From the article on the Greg Reyes back-dated options case, pull out the passage from "June 2, 2011" to "course he held." word for word.

SELECTED TEXT
______________________________
June 2, 2011 --  Oral arguments in the back-dated options case of Greg Reyes (pictured below) were conducted on May 10 and can now be heard on-line— here .

To recall the facts of the case: During part of the time when Greg Reyes was CEO of Brocade, the company’s SEC filings failed to follow a commission rule in accounting for options issued to employees. (The rule is known as APB 25, and I have explained elsewhere why it is utterly absurd .) But Reyes was not charged merely with violating the SEC’s technical accounting and bookkeeping regulations. He was prosecuted for committing a criminal fraud. The prosecutors’ argument was that Reyes had purposely violated the APB 25 accounting regulation in order to avoid treating employee stock options as an expense, thereby inflating Brocade’s apparent earnings and deceiving investors about the worth of the company’s stock, which of course he held.
 

In the oral arguments, the main point made by Reyes’s lawyer, Seth Waxman, went to the very heart of the whole back-dated options scandal: Backdating, and the failure follow APB 25, was nothing but a records and bookkeeping flap. It was not, and could not have been, the criminal fraud that journalists and prosecutors have tried to depict. The reason that it could not have been fraud is simple: The companies that violated the SEC’s rule APB 25 when accounting for options were simultaneously accounting for those options in a second way, in the very same reports. And this second method of accounting for options (known as FAS 123) provided all the information that was supposedly being hidden from investors by the violations of APB 25. The prosecution in the Reyes case did not—because it could not—put on the stand a single investor who claimed that his decision to buy or sell or hold Brocade stock had been influenced by the figures that resulted from failing to follow APB 25.
 

Instead, the prosecution put four people on the stand. Two of them—Robert McCormick and Carol Bowie—advised mutual fund companies on how to vote their proxies, and specifically what sorts of option plans they should or should not approve. Of course, it is notorious that these “proxy advisors” often have “good governance” notions that vary drastically from the concerns of genuine investors. In fact, I cannot help mentioning—although it did not come out at trial—that McCormick’s current firm of Glass, Lewis is not named for two founding fathers—Mr. Glass and Mr. Lewis. No, it is an inside joke that the firm was named for two of furthest left figures in the legal pantheon: William O. Douglas and Louis Brandeis. Employees from Glass, Lewis have frequently been quoted by left-wing journalists who want to push “corporate social responsibility” over profitability.

The prosecution offered zero evidence that any actual investor was ever deceived about the state of Brocade—or could have been deceived about the state of Brocade—in a way that might have prompted him to make an investment decision he would not otherwise have made.
______________________________
DATASET EXCERPT
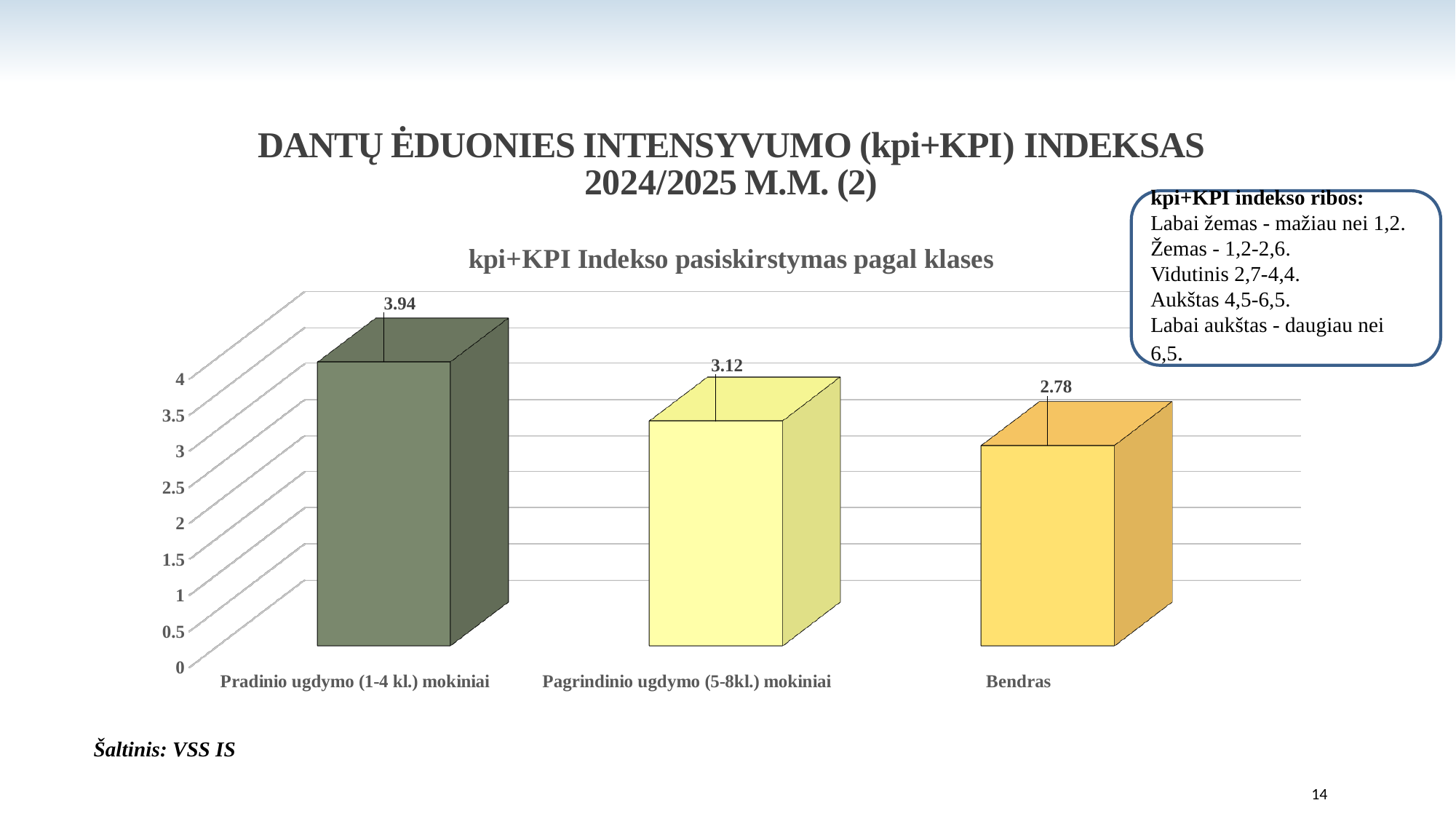
What is the title of the chart? kpi+KPI Indekso pasiskirstymas pagal klases What is the value for Pagrindinio ugdymo (5-8kl.) mokiniai? 3.12 Which category has the highest value? Pradinio ugdymo (1-4 kl.) mokiniai Which category has the lowest value? Bendras What is the difference between the values for Pradinio ugdymo (1-4 kl.) mokiniai and Pagrindinio ugdymo (5-8kl.) mokiniai? 0.82 What is the difference between the values for Pagrindinio ugdymo (5-8kl.) mokiniai and Bendras? 0.34 Which is larger, the value for Pagrindinio ugdymo (5-8kl.) mokiniai or the value for Bendras? Pagrindinio ugdymo (5-8kl.) mokiniai What is the value for Pradinio ugdymo (1-4 kl.) mokiniai? 3.94 How many categories are shown on the chart? 3 What is the value for Bendras? 2.78 Is the value for Bendras greater or less than 3? less What kind of chart is shown on the slide? bar chart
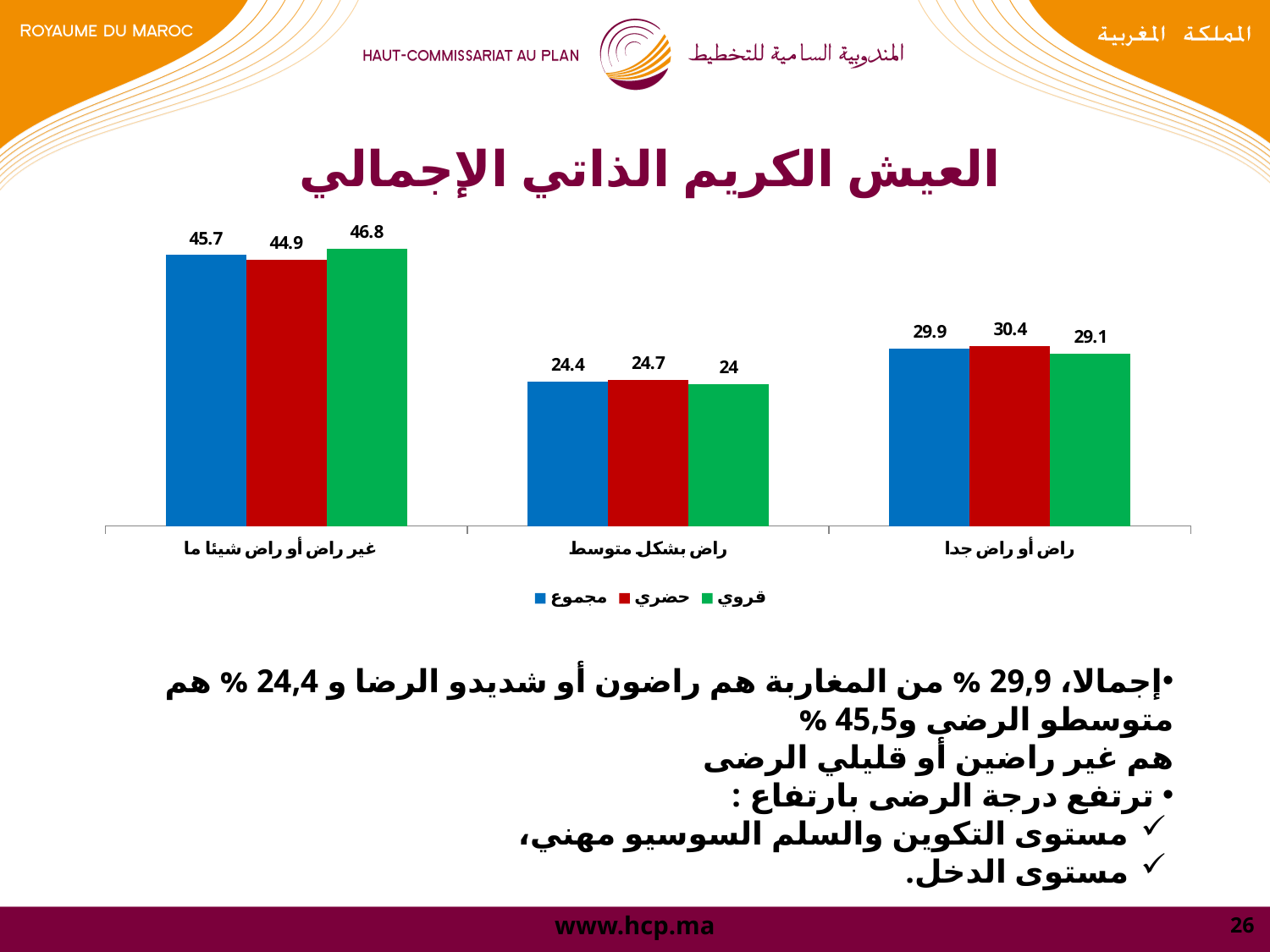
What is the title of the slide? العيش الكريم الذاتي الإجمالي What is the value for قروي in the category راض بشكل متوسط? 24 How many categories are shown on the x axis? 3 What kind of chart is shown on the slide? bar chart What is the value for مجموع in the category غير راض أو راض شيئا ما? 45.7 Which category has the lowest value for the حضري series? راض بشكل متوسط Which colour represents the قروي series in the legend? green In the category راض أو راض جدا, which is larger: the حضري value or the قروي value? حضري What is the difference between the قروي and حضري values in the category غير راض أو راض شيئا ما? 1.9 What is the value for حضري in the category راض أو راض جدا? 30.4 Which category has the highest value for the مجموع series? غير راض أو راض شيئا ما How many series does the legend list? 3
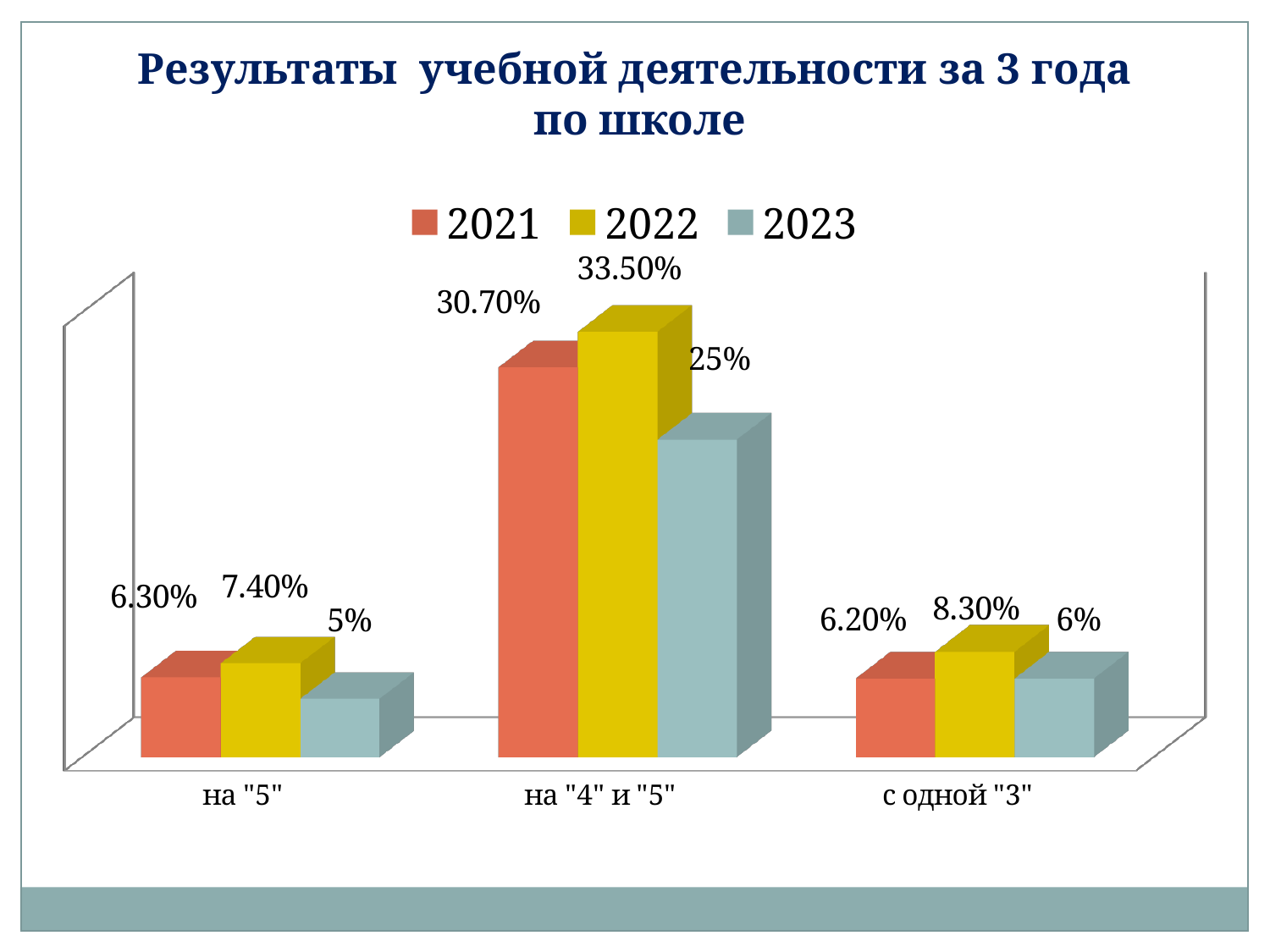
Which is larger: the 2021 value for на "5" or the 2021 value for с одной "3"? на "5" How many series does the legend list? 3 What is the value for 2021 in the category с одной "3"? 6.20% What is the difference between the 2022 and 2021 values in the category с одной "3"? 2.10% What is the value for 2022 in the category на "4" и "5"? 33.50% What is the value for 2023 in the category на "5"? 5% What is the difference between the 2022 and 2023 values in the category на "4" и "5"? 8.50% Which year has the lowest value in the category на "5"? 2023 What kind of chart is shown on the slide? Bar chart Which colour represents the 2022 series in the legend? Yellow Which year has the highest value in the category на "4" и "5"? 2022 How many categories are shown on the x axis? 3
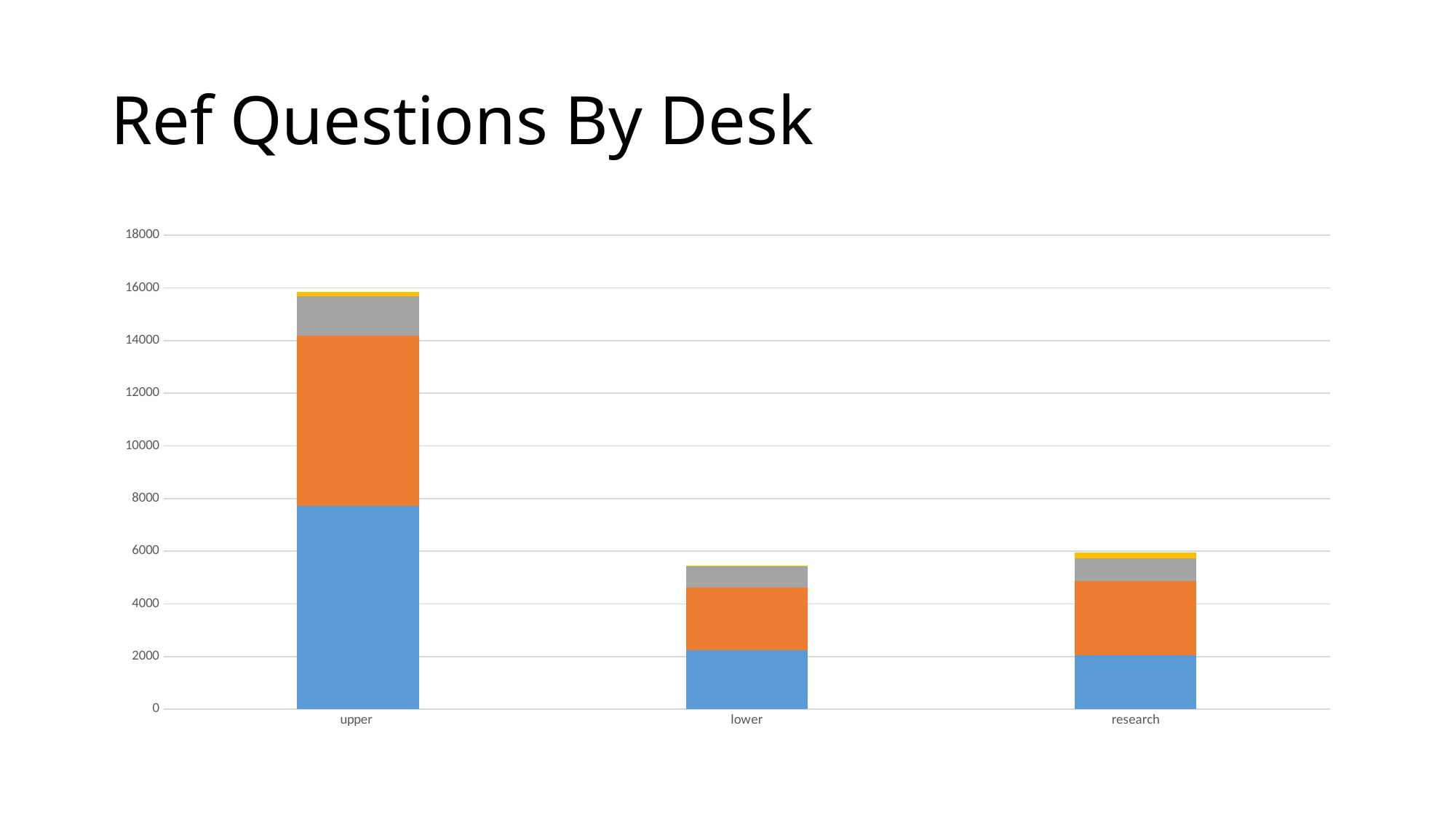
Which category has the tallest stacked bar? upper What kind of chart is shown on the slide? stacked bar chart Is the blue segment for upper greater or less than 6000? greater Is the total for upper greater or less than 14000? greater Which has the larger total, upper or lower? upper How many categories are shown on the x axis? 3 Is the total for research greater or less than 4000? greater How many coloured segments make up the upper bar? 4 What is the title of the slide? Ref Questions By Desk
______________________________
WRITTEN REPLY
June 2, 2011 --  Oral arguments in the back-dated options case of Greg Reyes (pictured below) were conducted on May 10 and can now be heard on-line— here .

To recall the facts of the case: During part of the time when Greg Reyes was CEO of Brocade, the company’s SEC filings failed to follow a commission rule in accounting for options issued to employees. (The rule is known as APB 25, and I have explained elsewhere why it is utterly absurd .) But Reyes was not charged merely with violating the SEC’s technical accounting and bookkeeping regulations. He was prosecuted for committing a criminal fraud. The prosecutors’ argument was that Reyes had purposely violated the APB 25 accounting regulation in order to avoid treating employee stock options as an expense, thereby inflating Brocade’s apparent earnings and deceiving investors about the worth of the company’s stock, which of course he held.